CoreWeave is seeking Software Engineers to build, maintain, and optimize highly scalable, reliable, and secure systems for their AI Hyperscaler platform. The Observability team specifically needs to deploy and maintain critical infrastructure including logging, tracing, and metrics platforms, as well as the pipelines that feed them, to ensure the performance and resilience of their accelerated computing solutions.
Requirements
- Proficiency in at least one programming or scripting language (e.g., Python, Go).
- Experience working in Kubernetes, containerization, and microservices architectures.
- Experience being on call, triaging and escalating (when appropriate) production issues.
- History of consuming observability systems at scale.
- Experience running a production observability database or tool (e.g. ClickHouse, Elastic, Loki, Victoria Metrics, Prometheus, Thanos, OpenTelemetry, and/or Grafana).
- Familiarity with infrastructure-as-code tools like Terraform.

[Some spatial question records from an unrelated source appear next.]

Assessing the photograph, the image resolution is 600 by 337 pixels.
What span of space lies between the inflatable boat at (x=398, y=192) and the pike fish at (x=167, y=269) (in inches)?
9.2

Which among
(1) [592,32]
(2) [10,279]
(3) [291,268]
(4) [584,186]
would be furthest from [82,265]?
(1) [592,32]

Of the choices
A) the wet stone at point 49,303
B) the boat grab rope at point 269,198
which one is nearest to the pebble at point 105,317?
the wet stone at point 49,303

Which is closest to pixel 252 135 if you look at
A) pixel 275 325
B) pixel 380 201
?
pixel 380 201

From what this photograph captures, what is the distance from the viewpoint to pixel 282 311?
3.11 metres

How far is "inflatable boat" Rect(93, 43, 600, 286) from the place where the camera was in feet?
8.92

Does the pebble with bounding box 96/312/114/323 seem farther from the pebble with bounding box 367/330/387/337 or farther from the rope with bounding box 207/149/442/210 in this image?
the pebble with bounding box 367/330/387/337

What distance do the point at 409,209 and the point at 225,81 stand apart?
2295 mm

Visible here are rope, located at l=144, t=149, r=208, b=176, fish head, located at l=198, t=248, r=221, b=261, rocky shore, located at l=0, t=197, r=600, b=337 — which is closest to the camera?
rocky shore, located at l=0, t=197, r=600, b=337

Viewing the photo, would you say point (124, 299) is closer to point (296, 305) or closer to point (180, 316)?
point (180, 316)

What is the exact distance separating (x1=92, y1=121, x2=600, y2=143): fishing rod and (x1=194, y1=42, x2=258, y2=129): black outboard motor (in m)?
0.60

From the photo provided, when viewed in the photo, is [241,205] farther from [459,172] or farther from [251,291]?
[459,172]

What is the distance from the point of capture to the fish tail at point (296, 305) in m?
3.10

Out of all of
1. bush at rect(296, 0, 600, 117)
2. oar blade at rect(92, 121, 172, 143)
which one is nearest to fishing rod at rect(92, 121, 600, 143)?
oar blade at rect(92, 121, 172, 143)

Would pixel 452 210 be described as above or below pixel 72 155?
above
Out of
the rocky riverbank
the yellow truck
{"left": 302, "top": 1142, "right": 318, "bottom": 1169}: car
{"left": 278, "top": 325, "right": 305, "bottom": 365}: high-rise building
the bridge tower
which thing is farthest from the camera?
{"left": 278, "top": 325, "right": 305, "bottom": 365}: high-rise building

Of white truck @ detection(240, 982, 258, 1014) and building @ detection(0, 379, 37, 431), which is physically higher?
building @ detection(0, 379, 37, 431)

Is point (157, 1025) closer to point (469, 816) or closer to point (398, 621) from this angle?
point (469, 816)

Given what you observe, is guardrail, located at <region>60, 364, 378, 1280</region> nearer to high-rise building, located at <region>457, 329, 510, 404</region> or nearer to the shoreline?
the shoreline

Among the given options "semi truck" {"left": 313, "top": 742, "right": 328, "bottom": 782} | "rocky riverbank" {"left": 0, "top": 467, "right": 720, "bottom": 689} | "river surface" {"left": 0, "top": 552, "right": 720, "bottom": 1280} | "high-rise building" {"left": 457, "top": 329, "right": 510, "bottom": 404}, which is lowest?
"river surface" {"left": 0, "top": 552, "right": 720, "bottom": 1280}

- Hands-on experience using data-streaming systems for observability pipelines.
Responsibilities
- Design, build and maintain logging, tracing, and/or metrics platforms with moderate supervision.
- Develop and refine monitoring and alerting to enhance system reliability.
- Assist engineers across CoreWeave in developing effective usage patterns for Observability systems.
- Manage production and pre-production clusters, building tools to enable development teams to follow best practices.
Other
- 2-5 years of experience in Software Engineering, Site Reliability Engineering, DevOps, or a related field.
- Excellent problem-solving, analytical, and communication skills.
- Exposure to modern testing frameworks and progressive deployment strategies
- The base salary range for this role is $109,000 to $145,000.
- This position requires access to export controlled information.